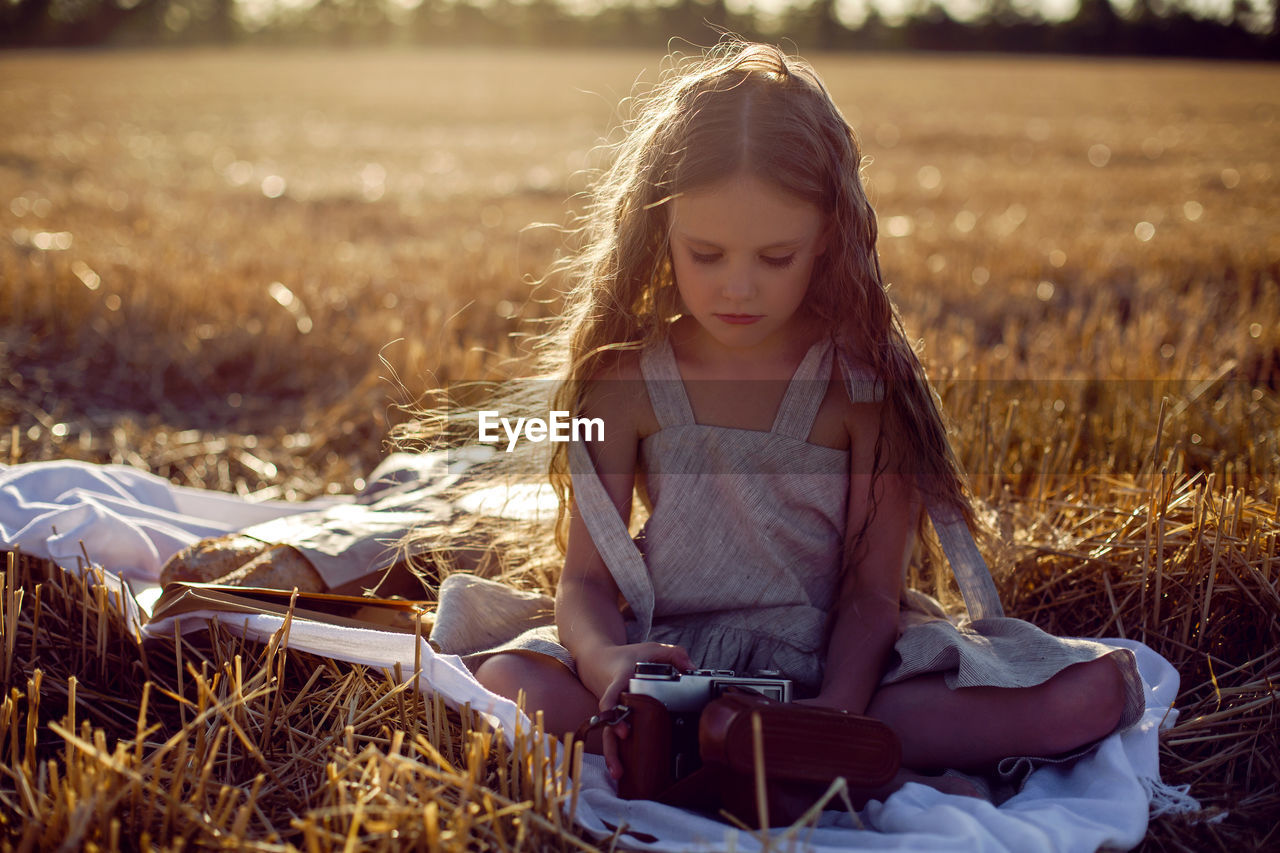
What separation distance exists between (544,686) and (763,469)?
65cm

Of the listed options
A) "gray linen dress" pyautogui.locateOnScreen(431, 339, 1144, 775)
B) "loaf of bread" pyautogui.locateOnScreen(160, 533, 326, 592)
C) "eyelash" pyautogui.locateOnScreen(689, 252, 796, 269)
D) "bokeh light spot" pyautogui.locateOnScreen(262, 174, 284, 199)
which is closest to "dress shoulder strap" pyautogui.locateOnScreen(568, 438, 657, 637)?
"gray linen dress" pyautogui.locateOnScreen(431, 339, 1144, 775)

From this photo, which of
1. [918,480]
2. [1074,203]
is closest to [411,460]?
[918,480]

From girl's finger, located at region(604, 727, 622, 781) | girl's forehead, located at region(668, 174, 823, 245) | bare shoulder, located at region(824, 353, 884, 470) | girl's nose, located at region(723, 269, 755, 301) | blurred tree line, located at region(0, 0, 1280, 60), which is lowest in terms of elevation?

- - - -

__The request__. In your copy, repeat each record exactly and include no pictures.

__Answer to this task__.
What separation distance exists between (544,686) and (763,469)?
65cm

Of the listed options
A) "gray linen dress" pyautogui.locateOnScreen(431, 339, 1144, 775)
B) "loaf of bread" pyautogui.locateOnScreen(160, 533, 326, 592)
C) "eyelash" pyautogui.locateOnScreen(689, 252, 796, 269)
D) "bokeh light spot" pyautogui.locateOnScreen(262, 174, 284, 199)
which is closest to "dress shoulder strap" pyautogui.locateOnScreen(568, 438, 657, 637)?
"gray linen dress" pyautogui.locateOnScreen(431, 339, 1144, 775)

From this photo, which of
1. [918,480]
2. [1074,203]
is closest to [411,460]?
[918,480]

From girl's finger, located at region(604, 727, 622, 781) | girl's forehead, located at region(668, 174, 823, 245) | bare shoulder, located at region(824, 353, 884, 470) | girl's nose, located at region(723, 269, 755, 301) | blurred tree line, located at region(0, 0, 1280, 60), which is lowest in terms of elevation?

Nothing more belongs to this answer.